### Required action
Starting with the line containing "The researchers measured overall" and going on through the line containing "Answer (YES/NO): YES", return the lines of the data below exactly, and only those.

### Source data
::::::::::

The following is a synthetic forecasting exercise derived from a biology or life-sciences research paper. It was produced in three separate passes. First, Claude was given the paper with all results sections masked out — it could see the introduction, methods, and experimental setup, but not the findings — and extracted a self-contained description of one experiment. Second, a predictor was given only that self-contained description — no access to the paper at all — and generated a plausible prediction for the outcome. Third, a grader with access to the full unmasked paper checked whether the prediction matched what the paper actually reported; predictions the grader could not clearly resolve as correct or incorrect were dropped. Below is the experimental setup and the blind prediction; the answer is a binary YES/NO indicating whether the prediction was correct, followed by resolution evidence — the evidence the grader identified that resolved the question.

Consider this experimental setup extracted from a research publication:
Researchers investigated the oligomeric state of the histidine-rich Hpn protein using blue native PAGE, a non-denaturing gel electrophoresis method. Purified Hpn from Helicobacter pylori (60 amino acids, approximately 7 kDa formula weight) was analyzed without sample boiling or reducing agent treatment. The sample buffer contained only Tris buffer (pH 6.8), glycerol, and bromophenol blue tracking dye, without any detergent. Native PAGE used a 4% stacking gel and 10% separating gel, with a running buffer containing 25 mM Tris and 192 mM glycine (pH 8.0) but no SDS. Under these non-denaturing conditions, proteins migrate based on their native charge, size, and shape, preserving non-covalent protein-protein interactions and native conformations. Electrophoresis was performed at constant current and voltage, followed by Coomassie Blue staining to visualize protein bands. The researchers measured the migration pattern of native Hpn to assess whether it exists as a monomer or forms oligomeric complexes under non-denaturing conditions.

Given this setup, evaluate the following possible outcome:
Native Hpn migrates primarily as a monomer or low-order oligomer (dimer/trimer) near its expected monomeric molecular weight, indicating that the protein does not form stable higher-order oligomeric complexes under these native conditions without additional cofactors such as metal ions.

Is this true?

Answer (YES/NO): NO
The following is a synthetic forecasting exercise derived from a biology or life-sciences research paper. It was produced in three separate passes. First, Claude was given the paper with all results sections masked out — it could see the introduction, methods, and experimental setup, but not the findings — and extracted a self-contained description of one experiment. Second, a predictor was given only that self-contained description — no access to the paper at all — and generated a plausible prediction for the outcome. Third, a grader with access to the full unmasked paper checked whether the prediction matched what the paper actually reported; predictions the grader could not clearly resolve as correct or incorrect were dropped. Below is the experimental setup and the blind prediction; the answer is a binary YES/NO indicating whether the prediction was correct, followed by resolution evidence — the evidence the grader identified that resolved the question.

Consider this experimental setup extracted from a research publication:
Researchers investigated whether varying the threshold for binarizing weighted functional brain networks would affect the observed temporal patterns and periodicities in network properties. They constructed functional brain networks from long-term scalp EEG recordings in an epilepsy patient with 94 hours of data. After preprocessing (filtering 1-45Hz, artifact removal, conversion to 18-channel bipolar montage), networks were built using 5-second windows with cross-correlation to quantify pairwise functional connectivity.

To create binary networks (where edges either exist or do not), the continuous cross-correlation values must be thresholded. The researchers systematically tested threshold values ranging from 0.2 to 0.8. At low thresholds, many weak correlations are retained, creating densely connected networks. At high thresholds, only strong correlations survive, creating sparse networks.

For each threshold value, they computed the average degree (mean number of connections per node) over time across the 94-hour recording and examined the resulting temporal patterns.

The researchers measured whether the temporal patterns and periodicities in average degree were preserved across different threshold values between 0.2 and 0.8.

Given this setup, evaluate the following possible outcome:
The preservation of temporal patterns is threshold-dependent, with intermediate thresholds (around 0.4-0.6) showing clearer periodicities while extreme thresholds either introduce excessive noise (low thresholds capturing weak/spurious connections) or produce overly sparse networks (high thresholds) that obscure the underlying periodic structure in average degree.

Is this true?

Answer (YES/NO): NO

::::::::::

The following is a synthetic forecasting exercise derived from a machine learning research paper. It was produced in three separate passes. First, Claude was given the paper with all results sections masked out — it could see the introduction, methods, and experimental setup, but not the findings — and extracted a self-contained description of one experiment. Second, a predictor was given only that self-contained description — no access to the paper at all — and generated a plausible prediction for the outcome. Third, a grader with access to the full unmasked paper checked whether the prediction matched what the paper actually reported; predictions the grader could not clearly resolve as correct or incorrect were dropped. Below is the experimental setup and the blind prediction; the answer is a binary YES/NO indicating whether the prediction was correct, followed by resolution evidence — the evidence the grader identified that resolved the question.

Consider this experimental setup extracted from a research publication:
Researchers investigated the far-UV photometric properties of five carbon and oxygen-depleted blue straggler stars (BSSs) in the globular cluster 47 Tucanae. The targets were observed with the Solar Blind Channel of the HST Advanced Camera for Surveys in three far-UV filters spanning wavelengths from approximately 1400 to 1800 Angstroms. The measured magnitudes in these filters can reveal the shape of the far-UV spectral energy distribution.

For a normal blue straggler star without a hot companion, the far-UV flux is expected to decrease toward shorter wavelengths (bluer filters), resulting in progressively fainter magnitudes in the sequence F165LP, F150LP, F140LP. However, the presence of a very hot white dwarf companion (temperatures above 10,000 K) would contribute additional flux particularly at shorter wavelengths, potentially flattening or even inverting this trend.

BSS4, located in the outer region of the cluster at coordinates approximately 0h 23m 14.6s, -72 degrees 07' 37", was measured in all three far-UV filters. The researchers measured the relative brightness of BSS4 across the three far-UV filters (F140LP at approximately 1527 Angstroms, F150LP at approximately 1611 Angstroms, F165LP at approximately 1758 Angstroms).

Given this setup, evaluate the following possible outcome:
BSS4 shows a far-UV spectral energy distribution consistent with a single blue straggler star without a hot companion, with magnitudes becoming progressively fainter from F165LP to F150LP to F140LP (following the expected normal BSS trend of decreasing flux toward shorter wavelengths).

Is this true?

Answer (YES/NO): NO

::::::::::

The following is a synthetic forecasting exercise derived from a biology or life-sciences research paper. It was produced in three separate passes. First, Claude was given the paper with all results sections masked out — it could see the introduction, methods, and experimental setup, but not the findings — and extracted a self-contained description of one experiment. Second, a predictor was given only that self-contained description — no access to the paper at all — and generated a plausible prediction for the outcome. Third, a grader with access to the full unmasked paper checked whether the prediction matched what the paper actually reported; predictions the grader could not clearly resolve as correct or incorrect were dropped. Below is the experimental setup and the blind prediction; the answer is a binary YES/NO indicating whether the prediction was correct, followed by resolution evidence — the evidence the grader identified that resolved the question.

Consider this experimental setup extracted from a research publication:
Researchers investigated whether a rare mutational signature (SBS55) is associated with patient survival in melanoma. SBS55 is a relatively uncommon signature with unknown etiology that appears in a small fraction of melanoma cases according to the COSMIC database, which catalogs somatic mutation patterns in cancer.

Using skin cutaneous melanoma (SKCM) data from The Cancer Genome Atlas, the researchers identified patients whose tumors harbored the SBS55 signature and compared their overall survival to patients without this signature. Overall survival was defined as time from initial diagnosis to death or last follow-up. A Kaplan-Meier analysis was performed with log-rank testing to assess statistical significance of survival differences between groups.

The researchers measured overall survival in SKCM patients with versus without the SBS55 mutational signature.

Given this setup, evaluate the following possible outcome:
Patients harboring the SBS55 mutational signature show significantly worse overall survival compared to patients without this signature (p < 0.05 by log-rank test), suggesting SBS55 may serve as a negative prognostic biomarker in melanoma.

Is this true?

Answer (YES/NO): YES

::::::::::

### Exercise result
The researchers measured overall survival in SKCM patients with versus without the SBS55 mutational signature.

Given this setup, evaluate the following possible outcome:
Patients harboring the SBS55 mutational signature show significantly worse overall survival compared to patients without this signature (p < 0.05 by log-rank test), suggesting SBS55 may serve as a negative prognostic biomarker in melanoma.

Is this true?

Answer (YES/NO): YES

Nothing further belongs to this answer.